For months, many smart minds across college basketball have examined that looming problem. The most clever potential solution requires borrowing from European soccer.

How to select a fair tournament field

Matt Dover and Colton Houston are the co-owners of an analytics company that helps college basketball clients optimize their non-conference schedules. Their goal is to use a data-driven approach to advise coaches on how to game the system and create a schedule that maximizes their team’s chances of making the NCAA tournament.

While their business depends on college basketball teams playing full non-conference schedules, Dover recognized early the possibility that might not happen this year. There was talk over the summer that teams might play conference-only schedules, which would render worthless the typical comparative metrics and methods used to select and seed the NCAA tournament.

The problem reminded Dover of what UEFA annually faces when it awards Champions League bids to top teams from various European soccer leagues. There aren’t any cross-league regular season games played to help determine league strength, so UEFA pre-assigns each league a certain number of bids based on prior-season performance.

“That’s where my idea came from,” Dover said. “I thought, if that worked for the Champions League, why couldn’t that work for college basketball?”

The proposal that Dover and Houston drafted in July recommends using data from the previous five seasons to assign a certain number of NCAA tournament bids to each league. The ACC and Big Ten would get seven. The Big 12, Big East and SEC would receive six apiece. The remaining at-large NCAA bids would go to the Pac-12, American, Atlantic 10, Mountain West and WCC.

In a revised proposal in September, Dover and Houston suggested only predetermining 62 bids and allowing the selection committee to pick six wild cards. That would restore drama to Selection Sunday and offer flexibility in case, for example, there were only five deserving teams from the SEC but an extra WCC team separated itself.

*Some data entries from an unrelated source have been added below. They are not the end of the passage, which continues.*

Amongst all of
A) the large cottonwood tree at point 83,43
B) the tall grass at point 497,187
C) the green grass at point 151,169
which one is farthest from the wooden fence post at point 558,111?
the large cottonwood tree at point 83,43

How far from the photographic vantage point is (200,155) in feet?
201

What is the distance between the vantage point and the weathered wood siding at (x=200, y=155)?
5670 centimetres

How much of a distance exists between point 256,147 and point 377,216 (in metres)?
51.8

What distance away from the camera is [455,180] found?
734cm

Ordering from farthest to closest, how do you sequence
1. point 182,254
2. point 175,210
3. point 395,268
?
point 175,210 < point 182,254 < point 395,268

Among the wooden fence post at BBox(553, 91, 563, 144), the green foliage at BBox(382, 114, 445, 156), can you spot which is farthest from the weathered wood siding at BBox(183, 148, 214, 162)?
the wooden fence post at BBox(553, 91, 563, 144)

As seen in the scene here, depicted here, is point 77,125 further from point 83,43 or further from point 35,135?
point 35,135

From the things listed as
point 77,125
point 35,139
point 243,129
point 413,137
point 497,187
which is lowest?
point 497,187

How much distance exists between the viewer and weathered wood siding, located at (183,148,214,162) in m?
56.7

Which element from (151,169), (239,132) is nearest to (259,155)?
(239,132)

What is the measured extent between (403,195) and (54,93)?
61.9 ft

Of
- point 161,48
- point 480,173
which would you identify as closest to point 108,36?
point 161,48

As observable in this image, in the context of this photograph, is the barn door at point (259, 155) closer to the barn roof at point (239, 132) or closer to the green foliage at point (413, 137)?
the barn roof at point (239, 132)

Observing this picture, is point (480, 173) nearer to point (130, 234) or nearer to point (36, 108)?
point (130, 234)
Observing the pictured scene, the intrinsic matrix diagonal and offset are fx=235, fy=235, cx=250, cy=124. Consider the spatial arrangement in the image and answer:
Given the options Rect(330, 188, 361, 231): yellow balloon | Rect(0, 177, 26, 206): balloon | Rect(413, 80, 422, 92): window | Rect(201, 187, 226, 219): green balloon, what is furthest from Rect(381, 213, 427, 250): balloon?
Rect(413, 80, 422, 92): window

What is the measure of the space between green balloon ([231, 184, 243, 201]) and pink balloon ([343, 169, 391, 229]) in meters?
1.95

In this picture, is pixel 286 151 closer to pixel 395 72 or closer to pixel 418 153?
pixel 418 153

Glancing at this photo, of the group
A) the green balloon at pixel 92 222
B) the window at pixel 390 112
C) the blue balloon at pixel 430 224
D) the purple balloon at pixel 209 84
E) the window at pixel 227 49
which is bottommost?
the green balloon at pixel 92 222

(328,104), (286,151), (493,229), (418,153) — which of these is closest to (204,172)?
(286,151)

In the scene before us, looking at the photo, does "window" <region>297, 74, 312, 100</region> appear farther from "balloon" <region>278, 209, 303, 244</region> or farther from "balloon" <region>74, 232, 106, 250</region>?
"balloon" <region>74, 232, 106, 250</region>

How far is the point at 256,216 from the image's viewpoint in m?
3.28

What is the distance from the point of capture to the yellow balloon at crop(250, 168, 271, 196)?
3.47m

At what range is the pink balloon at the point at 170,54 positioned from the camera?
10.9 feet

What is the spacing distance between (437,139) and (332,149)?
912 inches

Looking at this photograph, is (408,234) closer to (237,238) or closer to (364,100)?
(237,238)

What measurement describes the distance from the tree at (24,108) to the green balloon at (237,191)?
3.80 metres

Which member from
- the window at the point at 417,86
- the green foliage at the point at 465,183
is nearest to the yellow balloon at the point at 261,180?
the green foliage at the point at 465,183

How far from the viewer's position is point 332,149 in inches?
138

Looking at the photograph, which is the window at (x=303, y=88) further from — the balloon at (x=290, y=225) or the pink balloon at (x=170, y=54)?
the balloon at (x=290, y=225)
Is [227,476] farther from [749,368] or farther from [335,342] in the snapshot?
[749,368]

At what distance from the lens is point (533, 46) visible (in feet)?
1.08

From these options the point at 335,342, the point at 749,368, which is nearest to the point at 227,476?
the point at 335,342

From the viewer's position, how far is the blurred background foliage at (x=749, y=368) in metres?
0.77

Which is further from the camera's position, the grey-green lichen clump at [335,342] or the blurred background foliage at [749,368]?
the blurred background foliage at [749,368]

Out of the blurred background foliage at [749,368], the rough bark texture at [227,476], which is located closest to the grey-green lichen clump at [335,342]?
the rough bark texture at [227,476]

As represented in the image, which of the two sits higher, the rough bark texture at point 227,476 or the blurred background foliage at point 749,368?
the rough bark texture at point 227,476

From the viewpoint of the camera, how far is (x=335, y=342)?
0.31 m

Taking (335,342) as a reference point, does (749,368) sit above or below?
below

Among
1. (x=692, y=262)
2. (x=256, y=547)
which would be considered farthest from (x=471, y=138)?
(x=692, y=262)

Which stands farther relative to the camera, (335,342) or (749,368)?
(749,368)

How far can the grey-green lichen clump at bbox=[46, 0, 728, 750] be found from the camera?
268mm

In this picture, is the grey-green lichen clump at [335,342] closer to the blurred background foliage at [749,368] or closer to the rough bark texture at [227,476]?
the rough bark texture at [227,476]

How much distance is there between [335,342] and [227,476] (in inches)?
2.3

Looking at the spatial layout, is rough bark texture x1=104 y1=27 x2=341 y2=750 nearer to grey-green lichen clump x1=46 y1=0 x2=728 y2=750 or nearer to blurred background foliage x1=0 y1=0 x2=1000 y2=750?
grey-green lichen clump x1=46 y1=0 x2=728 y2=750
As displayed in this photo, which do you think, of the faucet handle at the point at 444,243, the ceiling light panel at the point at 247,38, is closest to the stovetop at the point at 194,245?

Coaches and administrators appreciated that the format solved some potential issues and made for exciting regular season races, but there was one common, eye-roll-inducing complaint. The majority of the people that Dover and Houston talked to insisted that their league did not receive enough bids in the formula.

“The Big 12 [which has 10 teams] would take 11 bids if you’d give it to them,” Dover joked.

Just as the proposal from Dover and Houston has so far failed to gain any significant traction with the NCAA, so too has an idea ACC coaches presented en masse a couple months ago. They pushed for an expanded 2021 NCAA tournament that would include all 350 Division I teams, an idea that would further render the regular season irrelevant but would also give every program a fair shot at competing for a championship.

“The people who run the NCAA tournament did not ask how that would work or what that would entail,” Miami coach Jim Larranaga said. “They basically closed their ears to the suggestion. They’re continuing to believe that we can have a functional season and that the selection committee will be able to make good decisions and put together a good field.”

As the season approaches and the pandemic intensifies, some coaches remain concerned that a fair and equitable NCAA tournament won’t be possible without some major tweaks. Rick Pitino, back in the college game at Iona, led the push with a series of tweets lambasting the NCAA’s 14-day quarantine guidelines and calling for conference-only schedules.

“Save the Season. Move the start back,” Pitino wrote. “Play league schedule and have May Madness. Spiking and protocols make it impossible to play right now.”

Other coaches don’t have the luxury of worrying about how to salvage the season at the moment. Weir is just hoping University of New Mexico administrators find enough money to relocate his team somewhere that the Lobos can resume practice.

“Not playing basketball in the state of New Mexico is Un-New Mexican just like not playing in the Pit would feel the same way,” Weir said. “But this virus and our society and communities have a lot of things to think about. We’re all kind of at that mercy.”